Emergency providers: Don't panic
KEITH COUSINS/kcousins@cdapress.com | Hagadone News Network | UPDATED 10 years, 3 months AGO
COEUR d'ALENE - Local health care and emergency providers are prepared for a potential outbreak of Ebola in Kootenai County.
Ebola, which is ravaging western Africa, has garnered increasing national attention since several Americans returned from overseas with the disease.
"We want to be aware and we want to be concerned," said Jeff Lee, staff epidemiologist at the Panhandle Health District. "But we don't want to panic."
Lee added that the Panhandle Health District works closely with area hospitals and emergency providers to ensure they are ready to properly combat any potential outbreak.
"We make sure that they have personal protective equipment, that they're screening for travel history when dealing with anyone who meets the criteria for Ebola," Lee said.
The biggest tool that local providers have in the event of a local instance of an outbreak, Lee said, is "contact tracing." By monitoring people who may have come in contact with someone who tests positive, the spread of Ebola can be minimized.
Hospitals already have standard isolation protocols in place in order to treat those infected with a severe disease like Ebola, he added.
An American video journalist who contracted Ebola while working in Liberia arrived Monday at a Nebraska hospital where he will be treated for the disease.
Ashoka Mukpo, 33, will be kept in a specialized containment unit at the Nebraska Medical Center, built specifically to handle this type of illness.
Mukpo was working in Liberia as a freelance cameraman for NBC News when he became ill last week.
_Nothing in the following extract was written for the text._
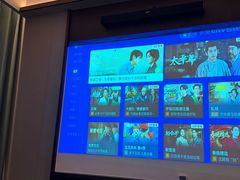 -和子足浴SPA会馆(东方之门店)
He is the fifth American with Ebola to return to the U.S. for treatment during the latest outbreak, which the World Health Organization estimates has killed more than 3,400 people.
It's not clear how Mukpo was infected, but Dr. Mitchell Levy, his father, said it may have happened when he helped clean a vehicle in which someone had died.
In Dallas, Texas, another man who recently traveled to the U.S. from Liberia was listed in critical condition Sunday. Thomas Eric Duncan has been hospitalized at Texas Health Presbyterian Hospital since Sept. 28.
Duncan arrived in Dallas on Sept. 20 and fell ill a few days later. Officials say 10 people definitely had close contact with Duncan and 38 others may have been around him when he was showing symptoms of the disease.
The virus which causes Ebola is not airborne and can only be spread through direct contact with the bodily fluids - blood, sweat, vomit, feces, urine, saliva or semen - of an infected person who is showing symptoms. As such, Lee stressed several "low-tech" preventative measures the general public can utilize in order to stay healthy and safe from any potential outbreak.
"Stay clear of sick people; if they look sick, keep at least an arm's distance between you and them, wash your hands frequently, cover coughs and sneezes and stay home when sick," Lee said. "It's the basic stuff that's going to get us through any large scale infection. Especially in cases like with Ebola where there really is no vaccine and there's no definitive treatment. It's all supportive therapy and we let the body handle it."
The Associated Press contributed to this report.